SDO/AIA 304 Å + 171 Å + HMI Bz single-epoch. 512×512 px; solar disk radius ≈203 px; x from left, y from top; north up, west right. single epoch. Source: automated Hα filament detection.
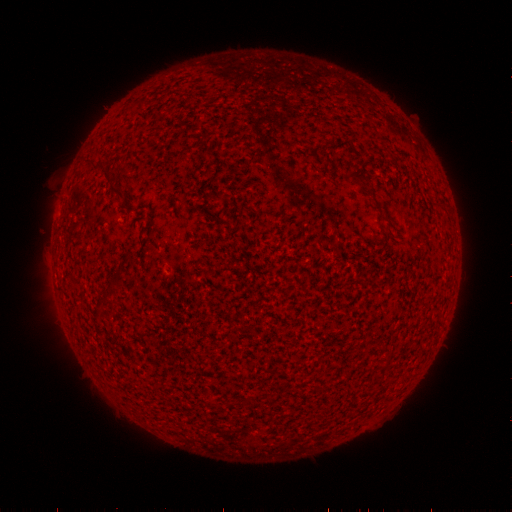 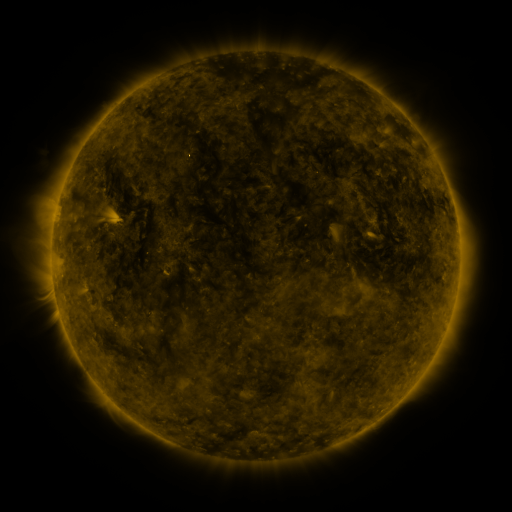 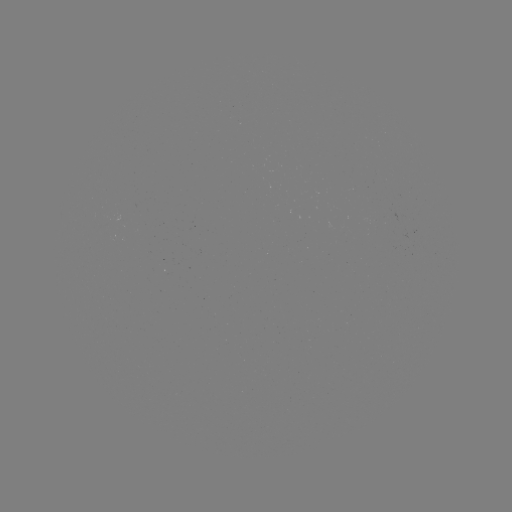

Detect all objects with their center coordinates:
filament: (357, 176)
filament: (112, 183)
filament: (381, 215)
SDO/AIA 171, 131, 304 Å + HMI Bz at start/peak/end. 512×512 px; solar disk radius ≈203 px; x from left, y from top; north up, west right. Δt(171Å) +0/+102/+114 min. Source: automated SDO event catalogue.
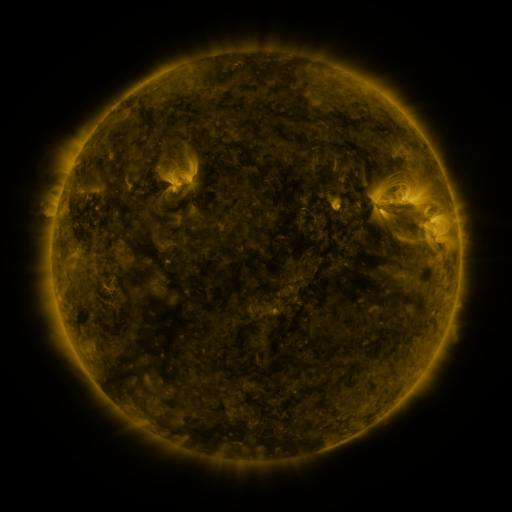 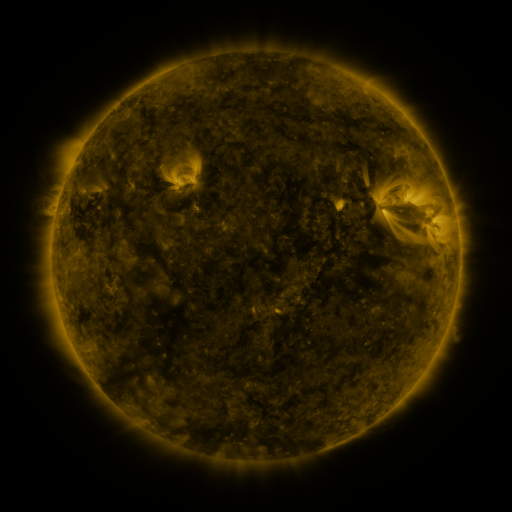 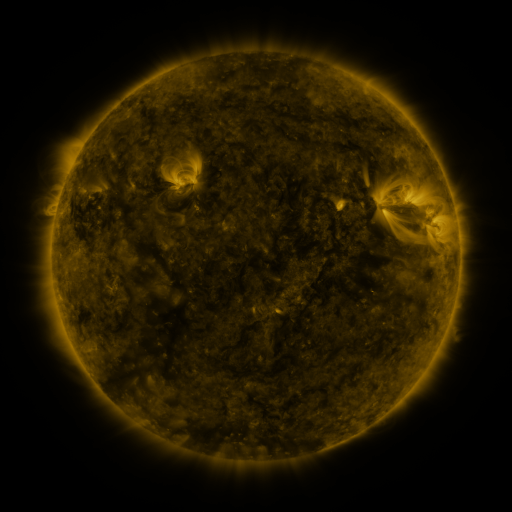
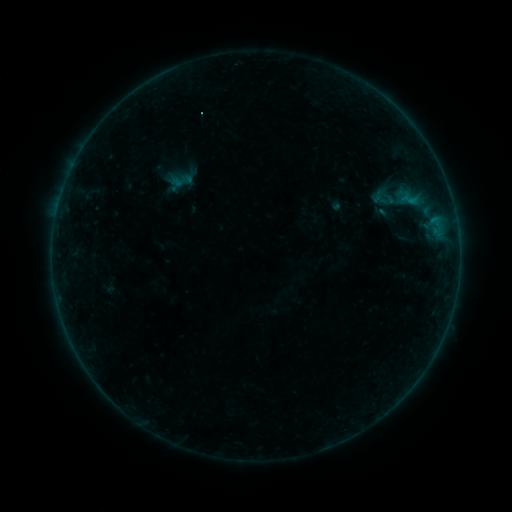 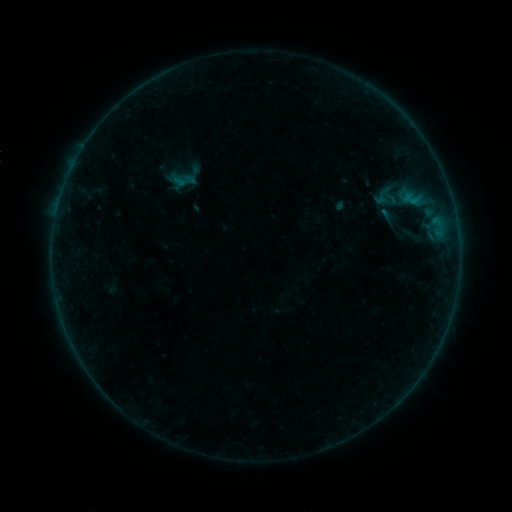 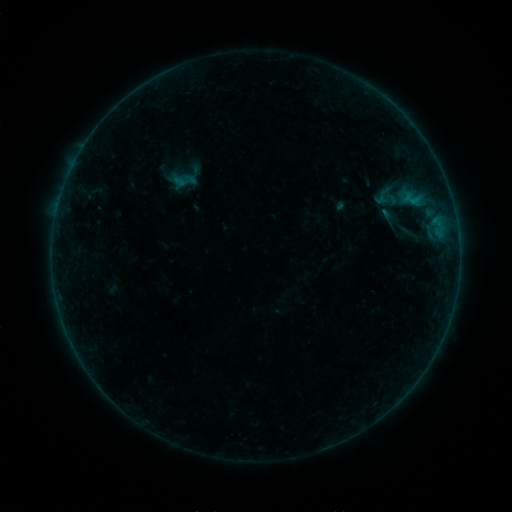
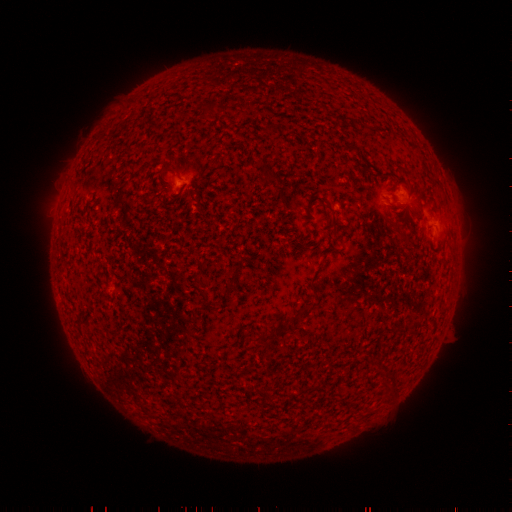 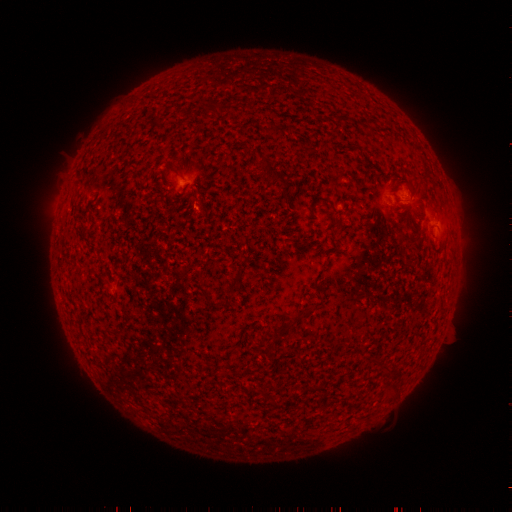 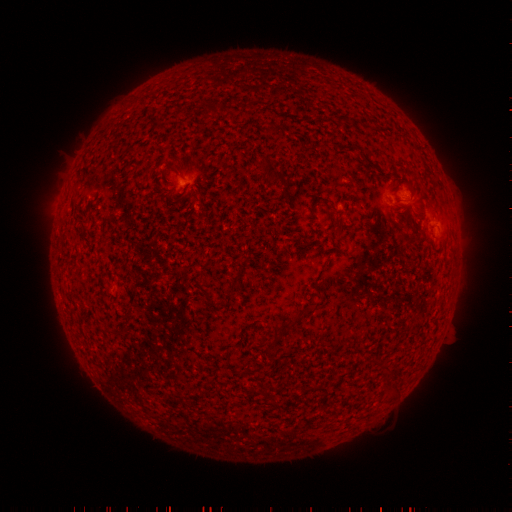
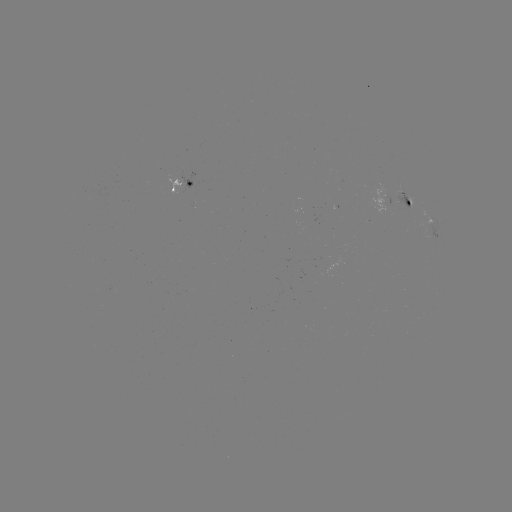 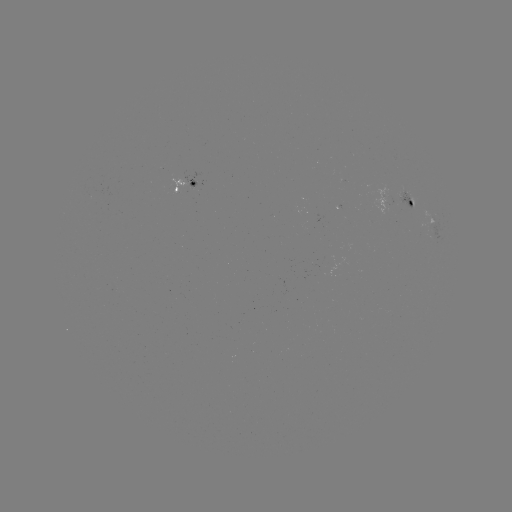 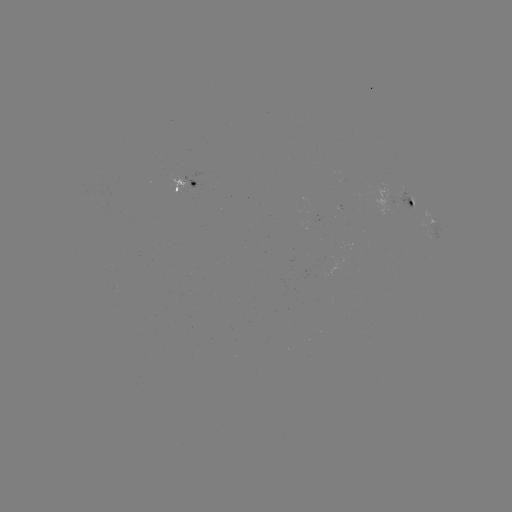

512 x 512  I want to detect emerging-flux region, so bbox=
__________________________________________________
• **Problem requirements**
Retype all the records shown above, character for character. Omit every picture.

• **Solution to this problem**
SDO/AIA 304 Å + 171 Å + HMI Bz single-epoch. 512×512 px; solar disk radius ≈203 px; x from left, y from top; north up, west right. single epoch. Source: automated Hα filament detection.

Detect all objects with their center coordinates:
filament: (357, 176)
filament: (112, 183)
filament: (381, 215)
SDO/AIA 171, 131, 304 Å + HMI Bz at start/peak/end. 512×512 px; solar disk radius ≈203 px; x from left, y from top; north up, west right. Δt(171Å) +0/+102/+114 min. Source: automated SDO event catalogue.

512 x 512  I want to detect emerging-flux region, so bbox=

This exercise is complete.